→ Excerpted text
------------------------
AVX512 perform AND of 512bits of 8-bit chars


I'd like to AND two vectors of 512 bits containing 8 bit elements.

Looking at the Intel Intrinsics Guide I can see some 512-bit AND operations:

__m512i _mm512_and_epi32 (__m512i a, __m512i b)
__m512i _mm512_and_epi64 (__m512i a, __m512i b)

but nothing for epi8 (or epi16).

Is it safe to use the epi64? My only hesitation is why they have provided both epi32 and epi64, presumably both could use epi32. Performance reasons?


Solution

  • Both are just simple bitwise AND; you can use either on any data.
    Or better, use _mm512_and_si512 which has the desired semantic meaning.

    In asm, vpandd and vpandq can be used with masking at 32-bit or 64-bit granularity, respectively. Masking is the only reason for having separate opcodes, unlike with AVX2 and earlier where there was just vpand (_mm256_and_si256 and _mm_and_si128).

    Without a mask, there's no significance to the element width. The only reason for _mm512_and_epi32 and epi64 to exist at all is for consistency with _mm512_mask[z]_and_epi[32|64].

    _mm512_and_si512 exists, and will compile to either vpandq or vpandd.
    The intrinsics guide says it's nominally an intrinsic for vpandd.
------------------------
→ To be done
(a) In the AVX-512 AND discussion, what does the answer give as the only reason for having separate vpandd and vpandq opcodes?
(b) List every assembly instruction named in the AVX-512 AND discussion.
(c) Write the next few sentences of the AVX-512 AND discussion, picking up after its final sentence.

→ Data lines
------------------------
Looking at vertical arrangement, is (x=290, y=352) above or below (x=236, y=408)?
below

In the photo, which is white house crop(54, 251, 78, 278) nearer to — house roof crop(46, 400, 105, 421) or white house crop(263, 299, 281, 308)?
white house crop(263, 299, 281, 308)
------------------------
→ Replies
(a) Masking: vpandd and vpandq can be used with masking at 32-bit or 64-bit granularity, respectively.

(b) vpandd, vpandq, vpand

(c)
    IIRC, most compilers favour wider elements and will pick vpandq like how they use vmovdqa64 for _mm512_load_si512. If they don't fold it into a vpternlogq with some other bitwise booleans on the same data.

    AVX512BW added EVEX versions of instructions like vpaddb where element width matters even without masking. But didn't add byte or word mask widths for bitwise booleans, only vmovdqu8 / vmovdqu16 (and vpblendmb/vpblendmw) for separate load, store, or reg-reg blend (merge-masking) or zero-masking.

    For 128 and 256-bit vector widths, hopefully most compilers will use AVX2 vpand for _mm256_and_epi32 if the data is in YMM0-15 (instead of YMM16-31).


    All of this applies to the other groups of bitwise intrinsics, which I'll mention here just so search engines can find this:

    • _mm512_andnot_epi32 = _mm512_andnot_epi64 = _mm512_andnot_si512
    • _mm512_or_epi32 = _mm512_or_epi64 = _mm512_or_si512
    • _mm512_xor_epi32 = _mm512_xor_epi64 = _mm512_xor_si512
    • _mm512_ternarylogic_epi32 = _mm512_ternarylogic_epi64
      (there is no si512 version, even for 128 and 256-bit).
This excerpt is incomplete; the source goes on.